**Exercise goal:**
Pull out every line of the material below that contains the word "distance".

--- Start of Data provided ---

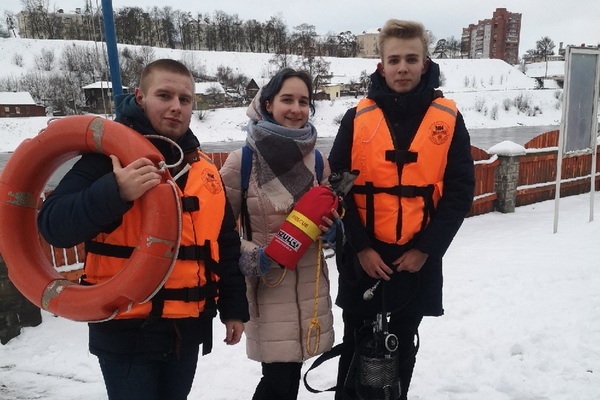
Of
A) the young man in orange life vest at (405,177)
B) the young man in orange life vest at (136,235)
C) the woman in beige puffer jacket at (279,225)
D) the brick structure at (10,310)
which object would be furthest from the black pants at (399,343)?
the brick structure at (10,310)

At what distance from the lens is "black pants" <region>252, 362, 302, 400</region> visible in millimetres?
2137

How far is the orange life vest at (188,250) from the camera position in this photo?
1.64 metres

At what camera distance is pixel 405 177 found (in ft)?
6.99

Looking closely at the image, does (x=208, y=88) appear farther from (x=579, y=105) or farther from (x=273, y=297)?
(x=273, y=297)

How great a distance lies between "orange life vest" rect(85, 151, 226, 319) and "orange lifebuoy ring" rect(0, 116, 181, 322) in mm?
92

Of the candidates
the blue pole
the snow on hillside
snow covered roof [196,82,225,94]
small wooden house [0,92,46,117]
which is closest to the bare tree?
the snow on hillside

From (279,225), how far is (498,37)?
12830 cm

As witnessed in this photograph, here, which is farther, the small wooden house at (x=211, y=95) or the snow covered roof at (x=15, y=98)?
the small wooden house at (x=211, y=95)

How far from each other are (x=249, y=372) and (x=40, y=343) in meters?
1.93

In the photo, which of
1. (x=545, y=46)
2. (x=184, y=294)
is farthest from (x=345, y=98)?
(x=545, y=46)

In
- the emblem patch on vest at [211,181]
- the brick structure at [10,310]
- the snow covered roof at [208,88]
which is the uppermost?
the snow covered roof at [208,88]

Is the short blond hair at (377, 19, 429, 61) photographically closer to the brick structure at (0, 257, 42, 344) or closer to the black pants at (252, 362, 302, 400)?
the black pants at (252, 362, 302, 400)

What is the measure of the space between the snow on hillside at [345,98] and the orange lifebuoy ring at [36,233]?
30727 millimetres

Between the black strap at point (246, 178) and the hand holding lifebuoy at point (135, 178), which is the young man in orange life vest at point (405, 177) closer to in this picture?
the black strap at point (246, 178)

--- End of Data provided ---
--- Start of Data provided ---

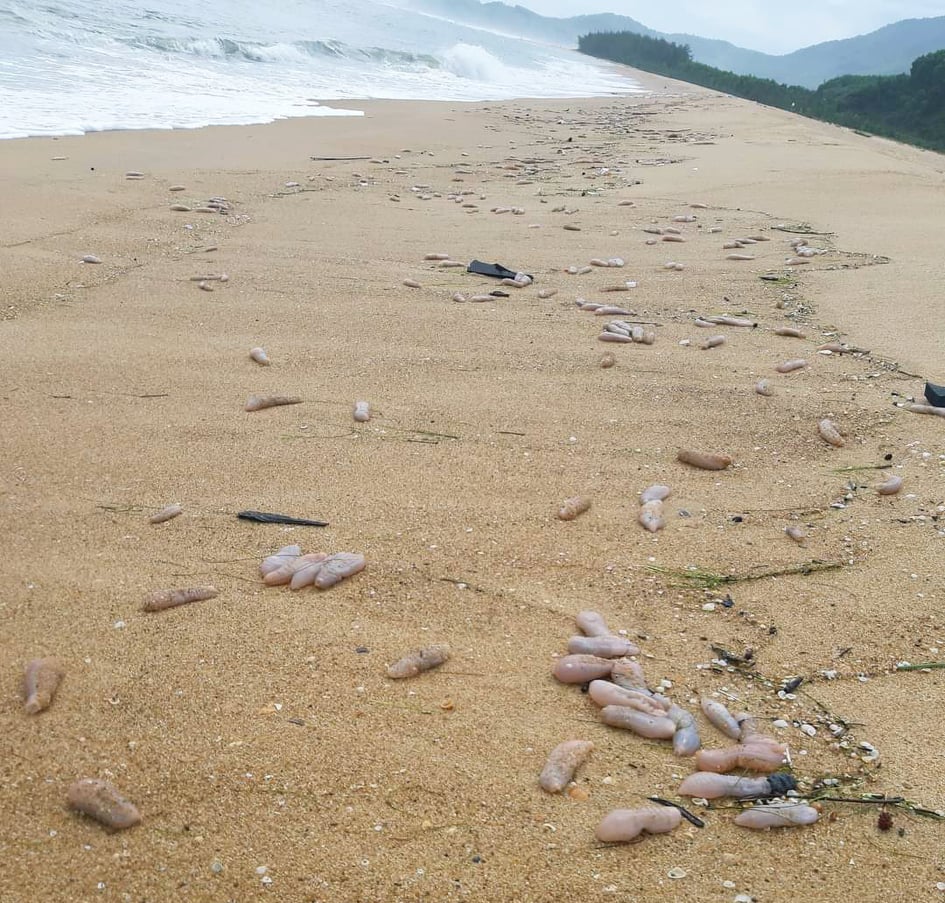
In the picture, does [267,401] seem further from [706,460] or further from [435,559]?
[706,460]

--- End of Data provided ---

**Right answer:**
At what distance from the lens is "black pants" <region>252, 362, 302, 400</region> visible in millimetres?
At what camera distance is pixel 405 177 found (in ft)?
How great a distance lies between "orange life vest" rect(85, 151, 226, 319) and "orange lifebuoy ring" rect(0, 116, 181, 322) in mm?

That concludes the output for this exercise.